Ci-dessous l'interview que j'ai donnée au journal l'Humanité, parue le 28/01. N'hésitez pas à consulter régulièrement la revue de presse
« Beaucoup se disent : il est comme nous, votons pour lui ». Bally Bagayoko
Vous avez été élu conseil- ler municipal en 2001. Quel était votre engagement dans la ville ?
Bally Bagayoko. Je suis depuis plus de quinze ans impliqué dans la vie sportive, associative. Je considère que le présent et l’avenir de la cité appartiennent à chacun. Quand les élus communistes de Saint-Denis, Patrick Braouzec, l’ancien maire, puis Didier Paillard, le nouveau, m’ont proposé de faire un bout de chemin ensemble, j’ai dit oui. Car ils respectaient mon autonomie et le fait que je n’ai aucune étiquette politique.
Quelles sont les valeurs que vous partagez avec les élus communistes ?
Bally Bagayoko. La solidarité, l’entraide, particulièrement en direction des plus défavorisés. Et aussi des projets innovants pour l’avenir de Saint-Denis, comme Plaine Commune. Tout cela m’a convaincu. S’il y avait eu une divergence de fond sur le projet de société, je n’aurais pas fait partie de l’équipe. C’était surtout une aventure pour ma ville, mais aussi avec tous les jeunes qui, comme moi, ont tout à gagner à s’impliquer dans le devenir de leur cité.
Pourquoi cette candidature à l’élection cantonale ?
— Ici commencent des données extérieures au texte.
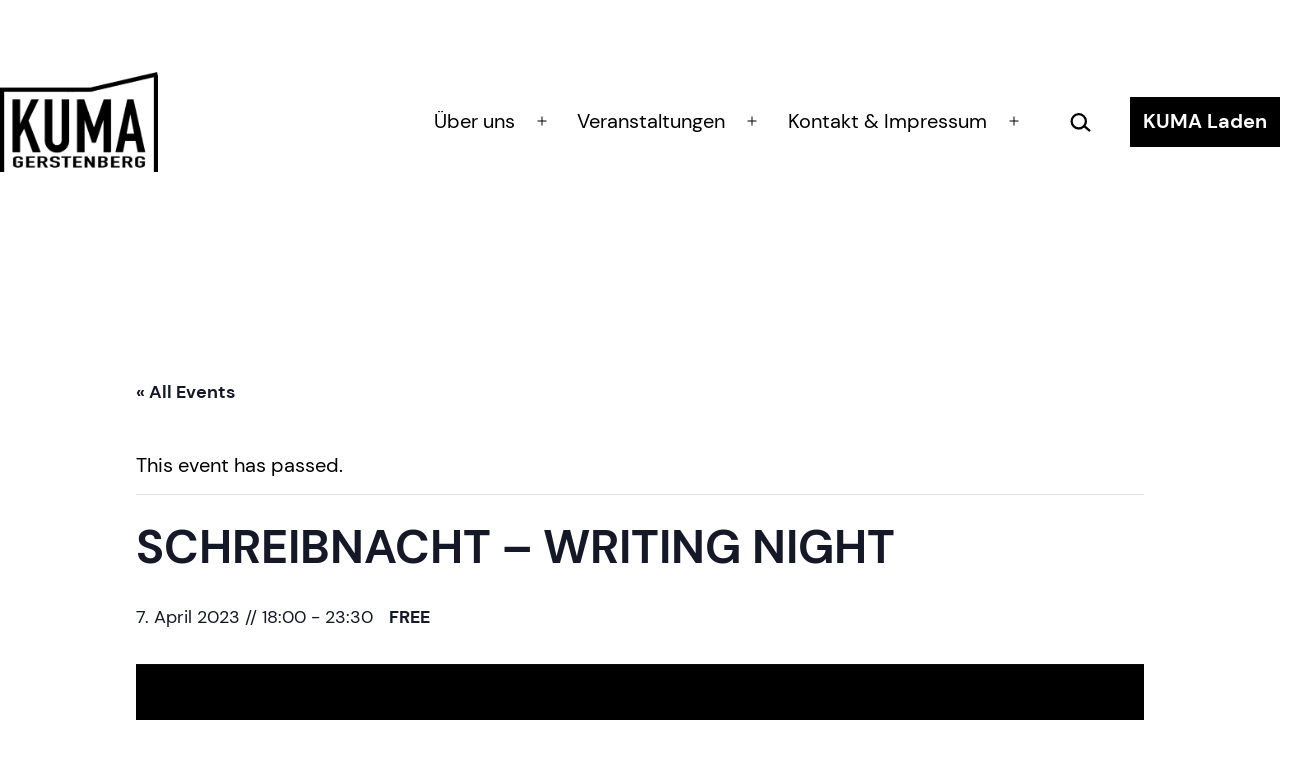

--- FILE ---
content_type: image/svg+xml
request_url: https://kuma-gb.de/wp-content/uploads/2021/12/safari-pinned-tab.svg
body_size: 1011
content:
<?xml version="1.0" standalone="no"?>
<!DOCTYPE svg PUBLIC "-//W3C//DTD SVG 20010904//EN"
 "http://www.w3.org/TR/2001/REC-SVG-20010904/DTD/svg10.dtd">
<svg version="1.0" xmlns="http://www.w3.org/2000/svg"
 width="520.000000pt" height="520.000000pt" viewBox="0 0 520.000000 520.000000"
 preserveAspectRatio="xMidYMid meet">
<metadata>
Created by potrace 1.11, written by Peter Selinger 2001-2013
</metadata>
<g transform="translate(0.000000,520.000000) scale(0.100000,-0.100000)"
fill="#000000" stroke="none">
<path d="M1506 4738 c-13 -29 -35 -78 -49 -108 -14 -30 -43 -95 -65 -145 -22
-49 -51 -115 -65 -145 -28 -62 -319 -703 -347 -765 -38 -85 -254 -563 -275
-610 -13 -27 -53 -115 -89 -194 -36 -80 -65 -146 -63 -147 1 -1 31 25 67 58
162 149 352 283 540 381 l105 55 175 389 c96 215 185 412 197 439 12 27 40 92
63 144 23 52 46 99 51 104 5 5 13 -3 19 -19 6 -16 25 -58 42 -94 16 -37 45
-100 63 -141 18 -41 41 -95 53 -120 11 -25 56 -126 100 -225 44 -99 85 -192
92 -206 10 -21 18 -26 39 -23 77 12 295 27 394 28 37 1 67 2 67 3 0 2 -135
302 -315 698 -40 88 -81 180 -92 205 -12 25 -35 77 -52 115 -18 39 -63 138
-100 220 l-67 150 -232 3 -232 2 -24 -52z"/>
<path d="M4905 3800 c-16 -5 -55 -30 -85 -55 -30 -25 -100 -79 -155 -120 -55
-42 -104 -79 -110 -83 -5 -4 -37 -24 -70 -44 -190 -114 -384 -183 -630 -223
-90 -15 -238 -19 -765 -21 -333 -1 -618 -4 -635 -7 -16 -2 -59 -8 -95 -11 -36
-4 -87 -11 -115 -16 -27 -5 -67 -12 -88 -15 -79 -11 -277 -59 -400 -96 -565
-173 -1033 -491 -1347 -914 -107 -144 -170 -251 -242 -410 -38 -83 -93 -233
-103 -280 -2 -11 -11 -47 -18 -80 -49 -206 -57 -538 -17 -745 6 -30 13 -68 16
-85 3 -16 10 -48 16 -70 5 -22 11 -44 13 -50 1 -5 8 -24 14 -42 l13 -32 288 0
288 0 -45 102 c-67 150 -80 187 -107 307 -135 599 203 1254 850 1650 140 87
425 213 525 234 13 3 49 12 79 21 67 19 227 52 295 60 28 4 57 8 65 10 8 3 51
7 95 10 44 3 105 8 135 11 30 3 177 5 325 4 751 -5 913 -2 1002 14 10 2 41 7
68 10 164 21 387 90 573 179 79 37 84 38 102 22 19 -17 19 -18 -6 -83 -175
-467 -571 -866 -1034 -1045 -102 -40 -251 -80 -260 -71 -7 7 -133 285 -256
562 -9 20 -29 65 -45 100 -16 35 -29 67 -29 73 0 10 -333 5 -410 -6 -19 -3
-50 -6 -67 -7 -18 -1 -33 -2 -33 -4 0 -2 81 -186 180 -410 99 -225 180 -411
180 -415 0 -4 -24 -10 -52 -14 -29 -4 -64 -8 -78 -10 -30 -4 -126 -14 -198
-20 -127 -11 -206 -93 -204 -213 1 -86 52 -157 137 -190 28 -11 181 -10 275 2
19 3 64 8 100 12 36 3 73 8 84 10 10 2 41 6 70 9 l51 6 140 -318 c76 -175 168
-382 203 -460 l64 -142 259 0 c143 0 259 3 259 7 0 7 -94 220 -165 376 -7 17
-46 103 -85 191 -39 88 -78 175 -86 193 -36 78 -114 254 -114 257 0 2 24 9 53
15 187 44 450 155 604 256 355 231 683 629 848 1029 51 124 111 308 119 370 2
11 8 43 14 70 26 115 36 219 37 370 0 96 -4 126 -18 152 -22 41 -60 79 -99 99
-38 19 -132 27 -173 14z"/>
<path d="M1408 2006 c-134 -36 -214 -182 -170 -313 19 -60 83 -128 139 -149
59 -23 147 -22 193 1 56 28 109 85 129 140 69 185 -100 371 -291 321z"/>
</g>
</svg>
Bally Bagayoko. Didier Paillard, qui est aussi conseiller général, m’a proposé, pour se consacrer entièrement à son mandat de maire, de reprendre le travail engagé sur le département. Au début, j’ai dit non parce qu’il y a d’autres personnes aussi compétentes et impliquées dans la ville que moi. Puis des acteurs du mouvement social m’ont convaincu qu’au niveau du département les enjeux étaient tout aussi importants, avec des répercussions sur la vie des populations.
Vous êtes plutôt tourné vers les jeunes. Quelles sont vos ambitions pour eux ?
Bally Bagayoko. À Saint-Denis, nous développons une forte activité en direction des jeunes. Cependant nous atteignons vite la limite de l’exercice car les moyens financiers des collectivités locales sont de moins en moins abondants. Le conseil général nous est utile sur plusieurs aspects : sur la protection de l’enfance, la santé… Mais aussi sur des questions plus sensibles comme l’errance, qui touche de nombreux jeunes. Comment aider ceux qui se trouvent dans cette situation pour cause de décrochage familial, d’éjection du système scolaire, de difficultés à se loger et à trouver un emploi ? Le conseil général et la ville travaillent main dans la main. Avec la charte départementale, près de 300 entreprises ont généré 1 800 recrutements. Parmi ceux-ci, 80 jeunes de Saint-Denis ont trouvé un travail et vont pouvoir s’en sortir. C’est peu et c’est beaucoup à la fois.
Comment votre candidature est-elle appréciée par la population ?
Bally Bagayoko. Sur les marchés, au porte-à-porte, les gens sont étonnés. D’abord il faut expliquer la différence entre les élections municipales et cantonales. Il y a aussi une autre raison à leur surprise. Pour être terre à terre, de prime abord, il leur est difficile de s’imaginer qu’un black puisse accéder aux mêmes responsabilités électives, être au service de l’intérêt général, porter un projet de transformation sociale. Pendant très longtemps y compris chez les jeunes, la place des blacks était au second, voire au troisième rang. Alors avec ma candidature beaucoup se disent « les choses changent, on peut être dans la lumière, alors on se mobilise », et d’en conclure « il est comme nous, il nous ressemble, allons-y ».